* _DIRECTIONS FOR THIS TASK_:
Transcribe the stretch of entries below from the line with "[crowd-labeled camera trap]" through the line with "common name: plains zebra", exactly and with both ends included; leave out all other lines.

* _MATERIAL FOR THIS TASK_:
════════════════
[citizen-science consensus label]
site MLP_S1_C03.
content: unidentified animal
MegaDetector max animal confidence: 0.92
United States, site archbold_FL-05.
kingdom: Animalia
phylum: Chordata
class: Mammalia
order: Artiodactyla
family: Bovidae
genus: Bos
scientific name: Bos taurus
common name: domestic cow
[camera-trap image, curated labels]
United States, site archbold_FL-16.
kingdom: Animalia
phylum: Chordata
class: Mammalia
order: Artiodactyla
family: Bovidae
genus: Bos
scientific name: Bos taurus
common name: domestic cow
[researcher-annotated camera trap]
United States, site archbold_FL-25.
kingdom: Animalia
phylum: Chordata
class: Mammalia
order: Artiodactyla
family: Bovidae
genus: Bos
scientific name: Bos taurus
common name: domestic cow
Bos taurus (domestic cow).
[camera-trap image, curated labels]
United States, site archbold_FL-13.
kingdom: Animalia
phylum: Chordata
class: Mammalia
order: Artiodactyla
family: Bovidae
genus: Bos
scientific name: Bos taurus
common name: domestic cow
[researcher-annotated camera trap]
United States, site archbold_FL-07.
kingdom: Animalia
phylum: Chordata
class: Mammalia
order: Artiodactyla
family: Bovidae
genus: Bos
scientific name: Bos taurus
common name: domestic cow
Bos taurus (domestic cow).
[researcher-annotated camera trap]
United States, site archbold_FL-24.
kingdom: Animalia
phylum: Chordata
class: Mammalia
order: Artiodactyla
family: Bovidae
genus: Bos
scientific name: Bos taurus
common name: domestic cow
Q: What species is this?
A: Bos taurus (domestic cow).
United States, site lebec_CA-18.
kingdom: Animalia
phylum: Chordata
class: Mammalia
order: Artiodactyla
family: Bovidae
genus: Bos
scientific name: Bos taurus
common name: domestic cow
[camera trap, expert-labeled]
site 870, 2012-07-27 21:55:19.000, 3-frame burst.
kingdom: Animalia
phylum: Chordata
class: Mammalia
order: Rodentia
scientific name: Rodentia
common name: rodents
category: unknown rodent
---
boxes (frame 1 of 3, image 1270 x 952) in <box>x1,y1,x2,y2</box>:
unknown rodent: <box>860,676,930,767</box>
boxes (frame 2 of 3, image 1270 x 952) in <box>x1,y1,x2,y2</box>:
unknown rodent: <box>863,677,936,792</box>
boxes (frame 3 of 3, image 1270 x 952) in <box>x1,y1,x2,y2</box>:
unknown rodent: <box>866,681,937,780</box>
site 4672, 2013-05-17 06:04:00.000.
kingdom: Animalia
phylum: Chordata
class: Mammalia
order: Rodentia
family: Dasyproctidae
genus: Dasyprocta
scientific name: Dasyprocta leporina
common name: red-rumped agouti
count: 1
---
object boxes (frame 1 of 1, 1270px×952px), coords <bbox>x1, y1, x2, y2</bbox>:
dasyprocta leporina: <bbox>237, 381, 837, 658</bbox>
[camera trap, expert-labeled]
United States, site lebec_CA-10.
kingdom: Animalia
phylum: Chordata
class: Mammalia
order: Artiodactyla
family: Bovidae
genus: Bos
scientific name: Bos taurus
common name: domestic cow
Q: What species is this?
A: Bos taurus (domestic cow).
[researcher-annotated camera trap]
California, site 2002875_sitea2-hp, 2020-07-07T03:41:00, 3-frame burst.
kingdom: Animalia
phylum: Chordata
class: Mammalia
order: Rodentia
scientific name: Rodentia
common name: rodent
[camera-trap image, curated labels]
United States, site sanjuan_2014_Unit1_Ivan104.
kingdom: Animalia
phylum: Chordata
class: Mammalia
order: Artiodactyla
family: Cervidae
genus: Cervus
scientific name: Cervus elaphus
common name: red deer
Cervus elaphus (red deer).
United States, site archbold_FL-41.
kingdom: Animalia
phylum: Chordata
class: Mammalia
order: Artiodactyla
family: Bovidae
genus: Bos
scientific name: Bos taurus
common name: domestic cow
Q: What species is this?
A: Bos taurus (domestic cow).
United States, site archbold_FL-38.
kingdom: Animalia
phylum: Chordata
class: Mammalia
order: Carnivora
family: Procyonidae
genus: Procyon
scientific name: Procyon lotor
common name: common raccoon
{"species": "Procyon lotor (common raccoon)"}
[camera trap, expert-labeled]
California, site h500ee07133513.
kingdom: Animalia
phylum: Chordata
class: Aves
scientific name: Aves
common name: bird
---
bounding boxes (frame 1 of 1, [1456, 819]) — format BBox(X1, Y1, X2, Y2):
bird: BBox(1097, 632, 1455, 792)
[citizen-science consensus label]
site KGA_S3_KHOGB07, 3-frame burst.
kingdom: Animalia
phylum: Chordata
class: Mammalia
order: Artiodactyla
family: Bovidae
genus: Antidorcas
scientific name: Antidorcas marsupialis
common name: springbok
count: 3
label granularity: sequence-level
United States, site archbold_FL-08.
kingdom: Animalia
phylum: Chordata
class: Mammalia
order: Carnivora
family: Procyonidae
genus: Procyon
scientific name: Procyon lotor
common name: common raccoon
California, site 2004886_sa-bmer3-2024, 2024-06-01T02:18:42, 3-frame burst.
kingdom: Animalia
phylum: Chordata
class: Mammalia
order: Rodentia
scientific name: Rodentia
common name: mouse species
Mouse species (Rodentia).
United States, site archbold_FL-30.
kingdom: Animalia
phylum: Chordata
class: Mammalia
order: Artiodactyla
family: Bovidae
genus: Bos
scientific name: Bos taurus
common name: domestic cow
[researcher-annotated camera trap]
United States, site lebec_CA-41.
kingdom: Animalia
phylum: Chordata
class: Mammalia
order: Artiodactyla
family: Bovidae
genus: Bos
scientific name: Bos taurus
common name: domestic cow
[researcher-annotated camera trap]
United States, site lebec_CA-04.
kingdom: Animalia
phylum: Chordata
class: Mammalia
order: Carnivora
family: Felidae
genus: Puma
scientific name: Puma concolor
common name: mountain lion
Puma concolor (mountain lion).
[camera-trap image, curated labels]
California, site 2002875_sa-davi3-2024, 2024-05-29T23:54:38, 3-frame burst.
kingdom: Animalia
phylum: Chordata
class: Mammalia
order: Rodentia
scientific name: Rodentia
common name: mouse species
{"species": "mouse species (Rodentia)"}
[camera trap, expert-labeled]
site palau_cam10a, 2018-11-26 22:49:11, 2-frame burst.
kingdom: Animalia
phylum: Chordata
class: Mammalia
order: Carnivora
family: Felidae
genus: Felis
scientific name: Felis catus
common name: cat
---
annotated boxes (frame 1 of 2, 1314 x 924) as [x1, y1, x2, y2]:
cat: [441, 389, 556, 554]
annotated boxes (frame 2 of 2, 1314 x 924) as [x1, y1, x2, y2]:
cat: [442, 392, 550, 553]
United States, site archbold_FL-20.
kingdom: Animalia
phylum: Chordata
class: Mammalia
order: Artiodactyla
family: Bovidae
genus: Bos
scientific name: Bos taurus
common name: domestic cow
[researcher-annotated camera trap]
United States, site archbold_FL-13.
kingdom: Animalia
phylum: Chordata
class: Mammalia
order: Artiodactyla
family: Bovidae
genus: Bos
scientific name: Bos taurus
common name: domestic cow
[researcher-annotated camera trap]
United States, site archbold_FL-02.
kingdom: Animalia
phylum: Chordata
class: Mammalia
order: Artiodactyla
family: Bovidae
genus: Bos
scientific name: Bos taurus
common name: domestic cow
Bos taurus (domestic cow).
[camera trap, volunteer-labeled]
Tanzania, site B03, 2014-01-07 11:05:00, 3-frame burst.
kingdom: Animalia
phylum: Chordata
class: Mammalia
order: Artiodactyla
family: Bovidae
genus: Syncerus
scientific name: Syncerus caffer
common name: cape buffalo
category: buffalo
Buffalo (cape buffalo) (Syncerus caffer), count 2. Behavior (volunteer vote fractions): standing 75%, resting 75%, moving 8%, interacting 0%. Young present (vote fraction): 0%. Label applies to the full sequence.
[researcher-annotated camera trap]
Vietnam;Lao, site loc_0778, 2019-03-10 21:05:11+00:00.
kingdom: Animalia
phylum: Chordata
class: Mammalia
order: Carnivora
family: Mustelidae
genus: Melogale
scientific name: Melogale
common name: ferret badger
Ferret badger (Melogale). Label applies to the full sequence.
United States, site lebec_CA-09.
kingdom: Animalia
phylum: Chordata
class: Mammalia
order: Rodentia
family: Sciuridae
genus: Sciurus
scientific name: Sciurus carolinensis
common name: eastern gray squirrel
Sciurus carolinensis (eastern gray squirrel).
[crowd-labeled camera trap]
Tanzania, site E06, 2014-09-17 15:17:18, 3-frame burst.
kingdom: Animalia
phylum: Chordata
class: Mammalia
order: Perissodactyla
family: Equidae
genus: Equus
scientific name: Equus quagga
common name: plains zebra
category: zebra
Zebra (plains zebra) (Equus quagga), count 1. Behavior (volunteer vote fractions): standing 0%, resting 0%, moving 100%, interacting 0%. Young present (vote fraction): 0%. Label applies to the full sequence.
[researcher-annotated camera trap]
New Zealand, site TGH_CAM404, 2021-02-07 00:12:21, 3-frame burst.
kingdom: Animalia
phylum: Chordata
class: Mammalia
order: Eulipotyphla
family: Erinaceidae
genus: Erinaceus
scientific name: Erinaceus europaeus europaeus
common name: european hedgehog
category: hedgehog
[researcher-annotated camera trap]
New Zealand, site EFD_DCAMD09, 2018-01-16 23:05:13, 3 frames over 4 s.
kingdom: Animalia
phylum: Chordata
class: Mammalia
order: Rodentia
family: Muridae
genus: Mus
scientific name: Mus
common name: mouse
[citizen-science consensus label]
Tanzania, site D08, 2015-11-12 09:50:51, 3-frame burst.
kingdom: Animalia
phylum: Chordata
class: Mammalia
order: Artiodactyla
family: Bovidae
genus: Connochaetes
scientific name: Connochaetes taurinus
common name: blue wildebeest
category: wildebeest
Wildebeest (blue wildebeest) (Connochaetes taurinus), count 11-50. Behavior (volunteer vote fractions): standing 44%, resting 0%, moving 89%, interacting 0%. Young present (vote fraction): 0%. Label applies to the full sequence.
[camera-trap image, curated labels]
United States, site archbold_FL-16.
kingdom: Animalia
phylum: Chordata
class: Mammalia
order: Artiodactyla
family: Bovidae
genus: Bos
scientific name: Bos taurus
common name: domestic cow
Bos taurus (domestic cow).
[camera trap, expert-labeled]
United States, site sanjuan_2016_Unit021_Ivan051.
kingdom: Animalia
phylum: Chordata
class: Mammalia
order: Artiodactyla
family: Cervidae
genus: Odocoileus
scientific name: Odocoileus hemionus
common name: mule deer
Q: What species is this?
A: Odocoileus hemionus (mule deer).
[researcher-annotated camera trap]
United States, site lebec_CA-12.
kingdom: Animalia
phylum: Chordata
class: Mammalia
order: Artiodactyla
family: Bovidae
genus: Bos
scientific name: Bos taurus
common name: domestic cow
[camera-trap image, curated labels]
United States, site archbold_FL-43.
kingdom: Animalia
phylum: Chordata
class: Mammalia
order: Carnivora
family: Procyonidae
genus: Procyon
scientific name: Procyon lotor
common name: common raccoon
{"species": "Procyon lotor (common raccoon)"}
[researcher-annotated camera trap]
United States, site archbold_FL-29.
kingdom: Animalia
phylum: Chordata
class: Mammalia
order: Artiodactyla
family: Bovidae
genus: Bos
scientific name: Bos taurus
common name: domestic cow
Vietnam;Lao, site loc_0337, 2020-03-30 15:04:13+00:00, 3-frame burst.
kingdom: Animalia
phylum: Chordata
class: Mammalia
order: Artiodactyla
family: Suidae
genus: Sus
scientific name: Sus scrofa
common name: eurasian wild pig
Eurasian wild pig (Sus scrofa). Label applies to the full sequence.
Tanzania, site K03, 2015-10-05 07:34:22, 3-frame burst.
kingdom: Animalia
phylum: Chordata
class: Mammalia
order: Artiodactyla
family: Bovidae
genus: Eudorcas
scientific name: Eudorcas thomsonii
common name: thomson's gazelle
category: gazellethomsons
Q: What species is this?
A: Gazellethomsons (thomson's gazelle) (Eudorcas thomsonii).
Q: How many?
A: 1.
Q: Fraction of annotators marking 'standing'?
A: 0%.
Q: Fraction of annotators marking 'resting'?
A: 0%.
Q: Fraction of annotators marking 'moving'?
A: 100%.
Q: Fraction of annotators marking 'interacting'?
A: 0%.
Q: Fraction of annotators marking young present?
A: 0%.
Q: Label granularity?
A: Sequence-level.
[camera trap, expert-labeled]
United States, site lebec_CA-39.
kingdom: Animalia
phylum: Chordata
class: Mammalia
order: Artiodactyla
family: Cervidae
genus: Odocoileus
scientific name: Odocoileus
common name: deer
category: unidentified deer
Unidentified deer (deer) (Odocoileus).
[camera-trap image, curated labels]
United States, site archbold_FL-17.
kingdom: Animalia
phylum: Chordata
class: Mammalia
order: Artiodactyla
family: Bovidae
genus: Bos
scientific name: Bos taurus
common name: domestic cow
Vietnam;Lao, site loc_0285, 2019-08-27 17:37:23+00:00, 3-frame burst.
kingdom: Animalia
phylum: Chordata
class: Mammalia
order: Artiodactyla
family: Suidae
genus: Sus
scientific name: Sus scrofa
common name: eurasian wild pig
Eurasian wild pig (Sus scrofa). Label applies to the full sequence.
════════════════
* _YOUR SOLUTION_:
[crowd-labeled camera trap]
Tanzania, site E06, 2014-09-17 15:17:18, 3-frame burst.
kingdom: Animalia
phylum: Chordata
class: Mammalia
order: Perissodactyla
family: Equidae
genus: Equus
scientific name: Equus quagga
common name: plains zebra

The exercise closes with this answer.